__WORK REQUEST__: Skipping all pictures, please restate word for word the lines from the one that contains "category: goanna" through the last line of the entries.

Collected data entries:
-*-
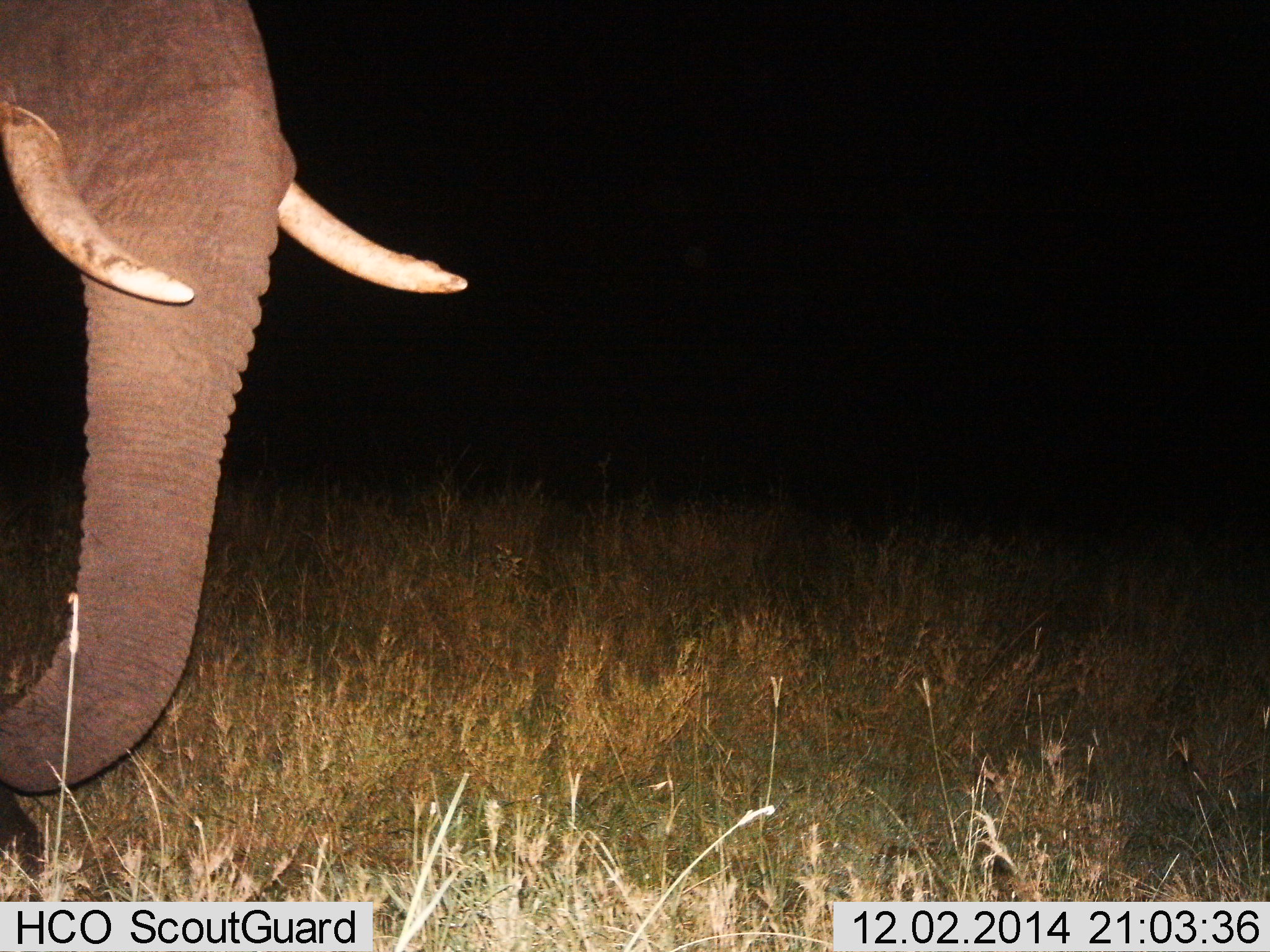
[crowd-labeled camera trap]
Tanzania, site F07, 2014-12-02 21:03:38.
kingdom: Animalia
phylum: Chordata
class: Mammalia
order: Proboscidea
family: Elephantidae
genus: Loxodonta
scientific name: Loxodonta africana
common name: african bush elephant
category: elephant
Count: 1.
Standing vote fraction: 80%.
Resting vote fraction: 0%.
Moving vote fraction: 20%.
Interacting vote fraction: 0%.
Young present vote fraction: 0%.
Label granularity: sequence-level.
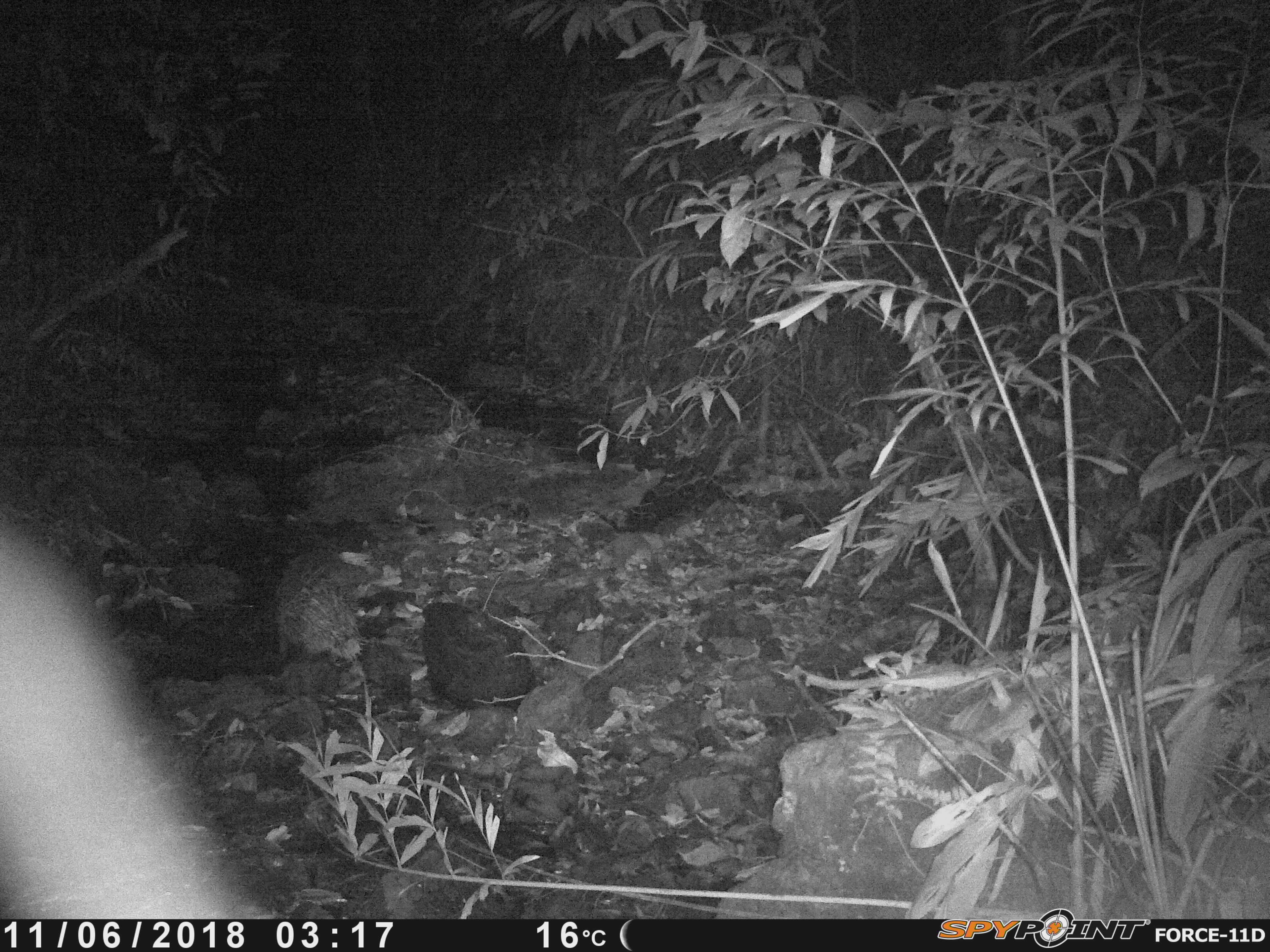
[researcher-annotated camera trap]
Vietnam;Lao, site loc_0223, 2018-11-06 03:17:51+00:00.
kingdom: Animalia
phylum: Chordata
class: Mammalia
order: Rodentia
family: Hystricidae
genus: Hystrix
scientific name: Hystrix brachyura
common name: malayan porcupine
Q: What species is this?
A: Malayan porcupine (Hystrix brachyura).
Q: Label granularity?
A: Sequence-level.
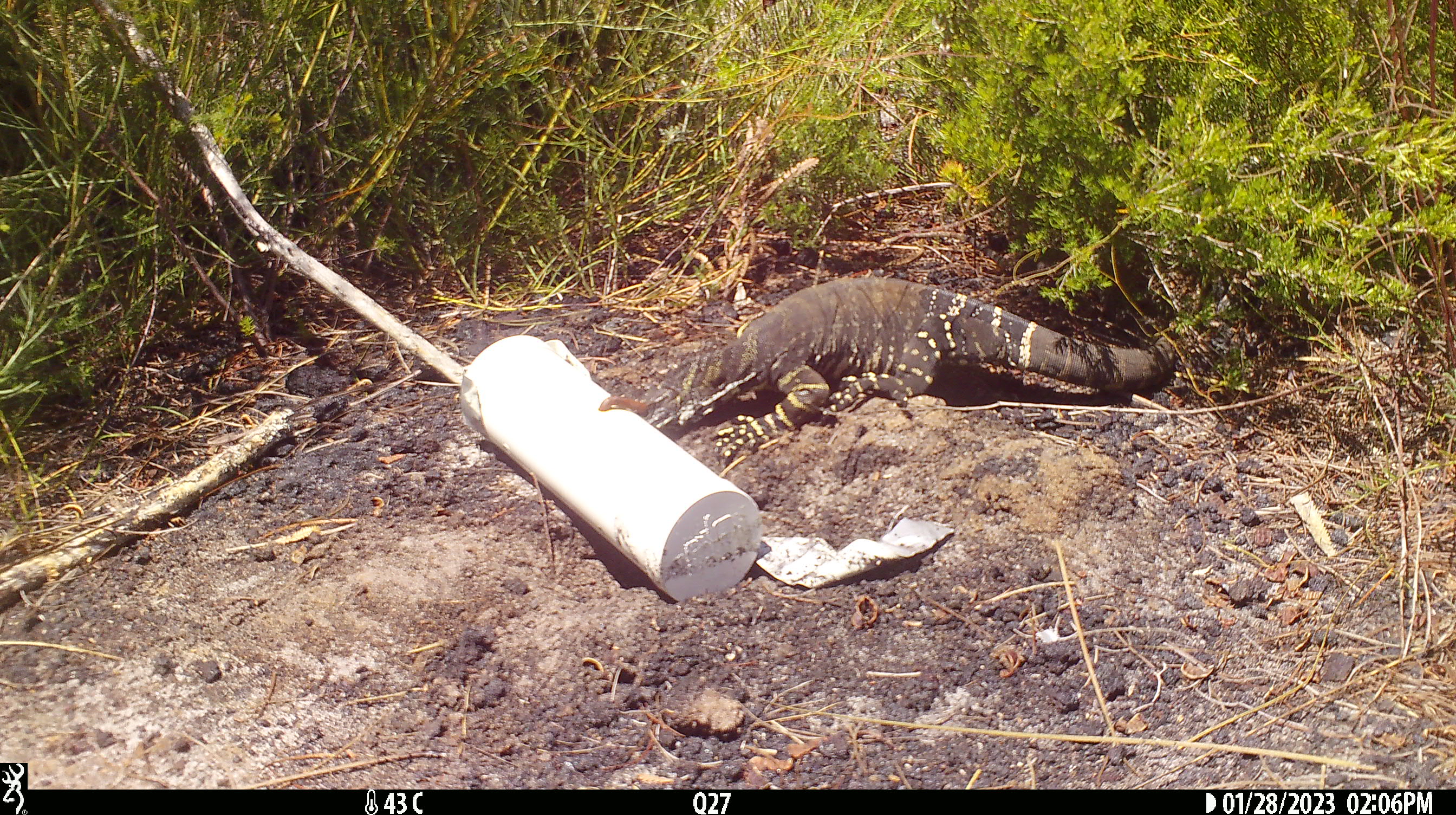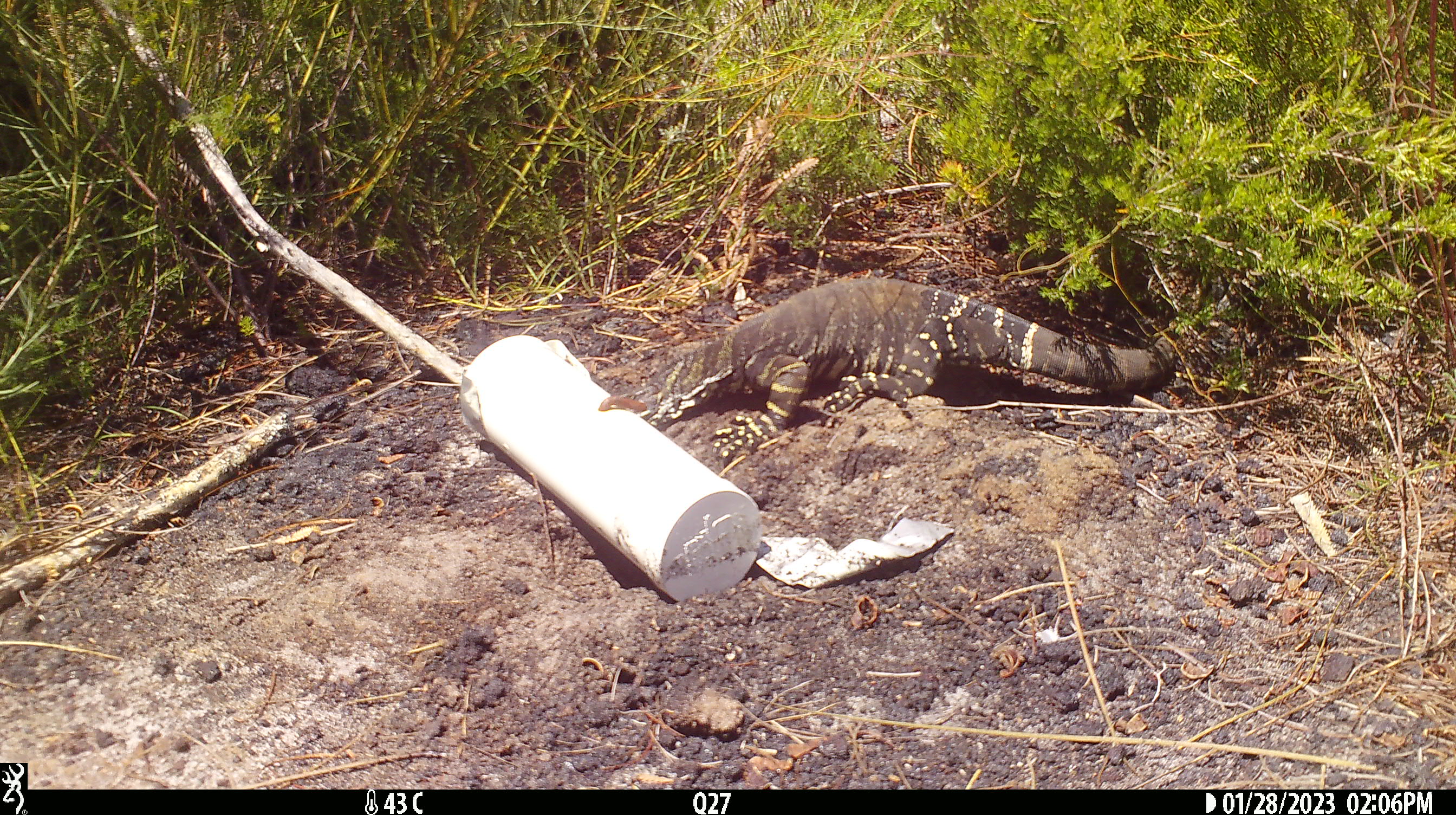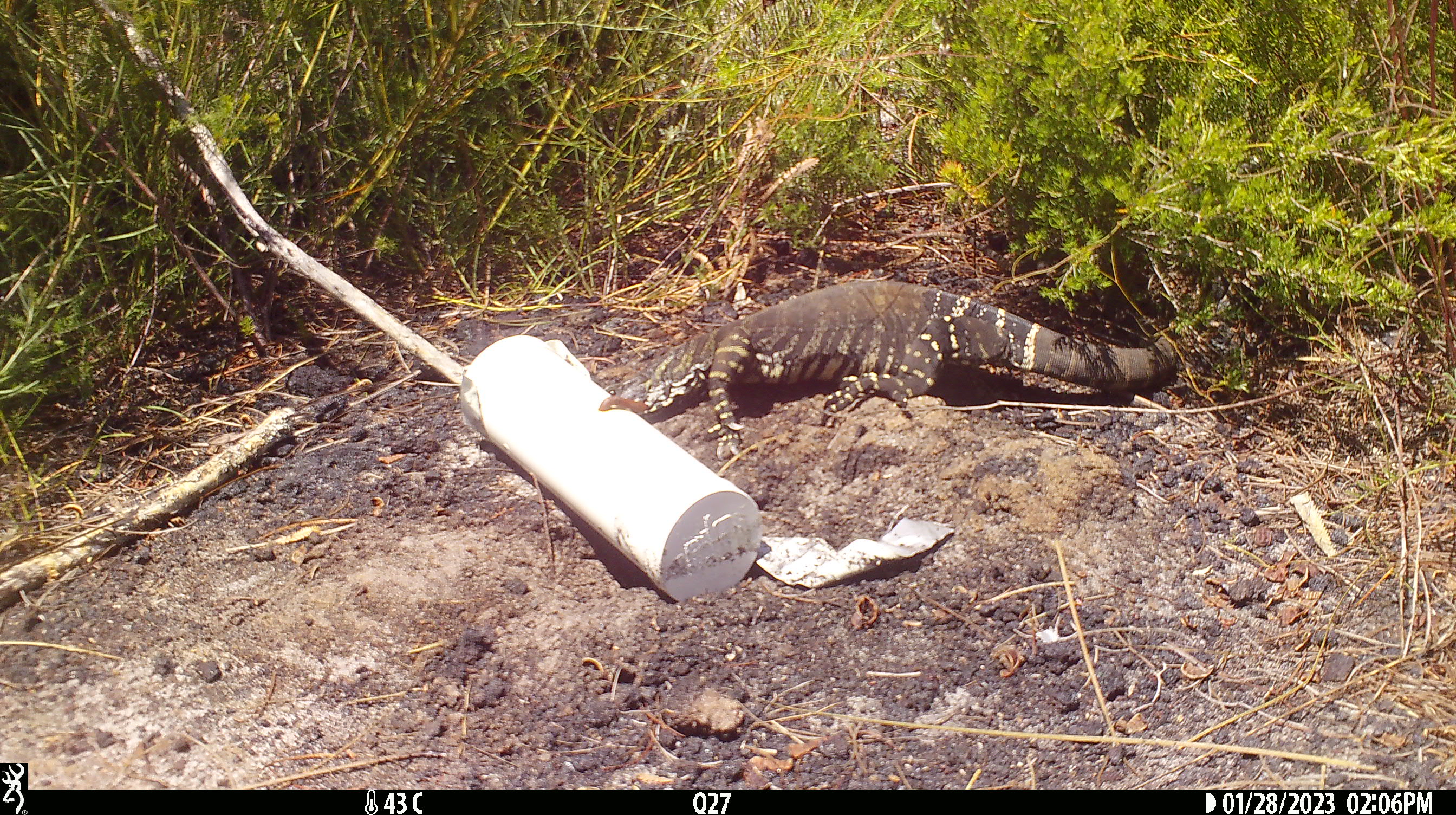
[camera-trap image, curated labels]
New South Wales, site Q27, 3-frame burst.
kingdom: Animalia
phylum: Chordata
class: Reptilia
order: Squamata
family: Varanidae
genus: Varanus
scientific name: Varanus varius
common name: lace monitor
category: goanna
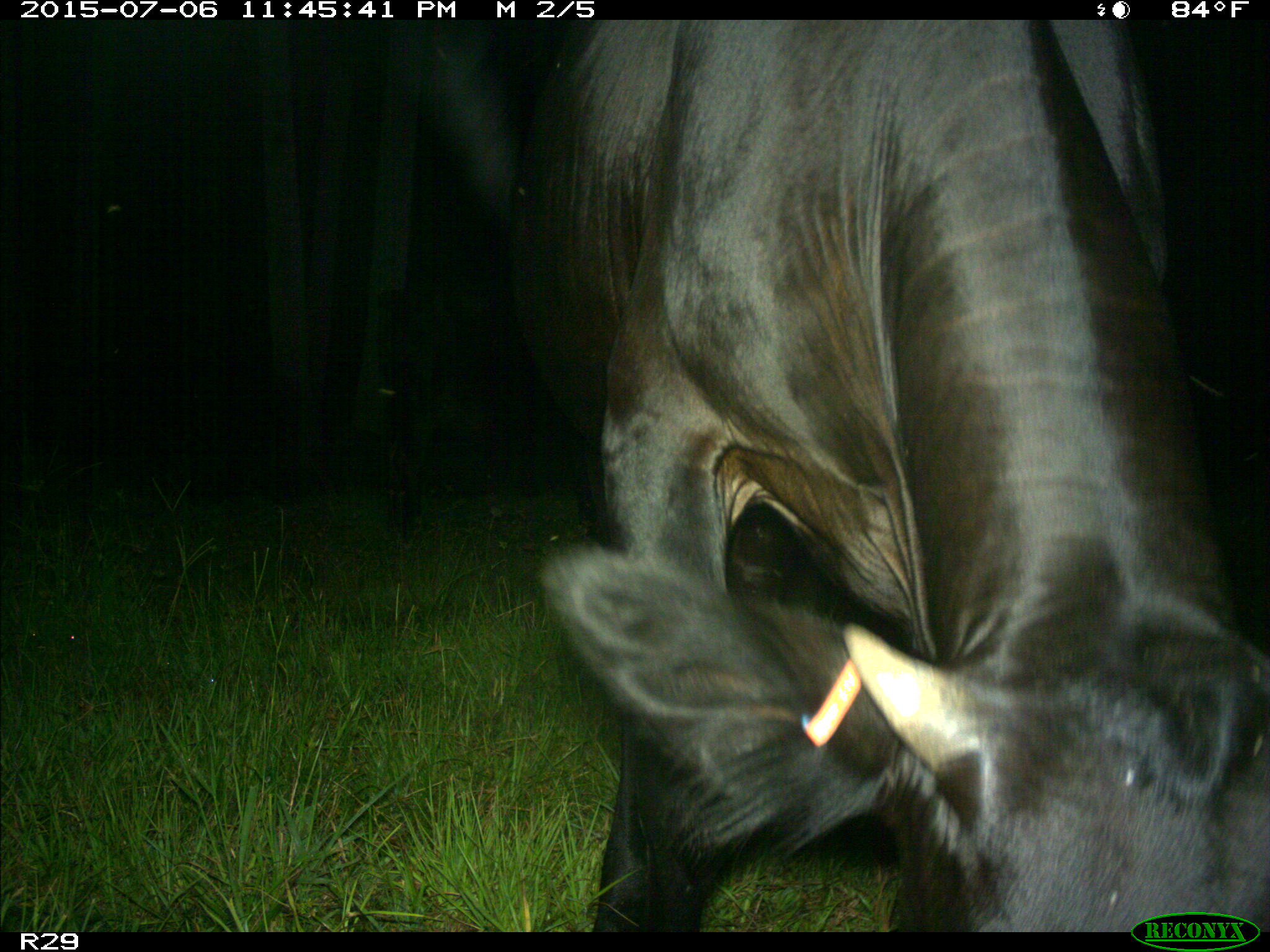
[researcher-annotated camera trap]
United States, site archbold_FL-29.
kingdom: Animalia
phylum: Chordata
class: Mammalia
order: Artiodactyla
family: Bovidae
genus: Bos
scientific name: Bos taurus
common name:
-*-
__TASK ANSWER__:
category: goanna
[researcher-annotated camera trap]
United States, site archbold_FL-29.
kingdom: Animalia
phylum: Chordata
class: Mammalia
order: Artiodactyla
family: Bovidae
genus: Bos
scientific name: Bos taurus
common name:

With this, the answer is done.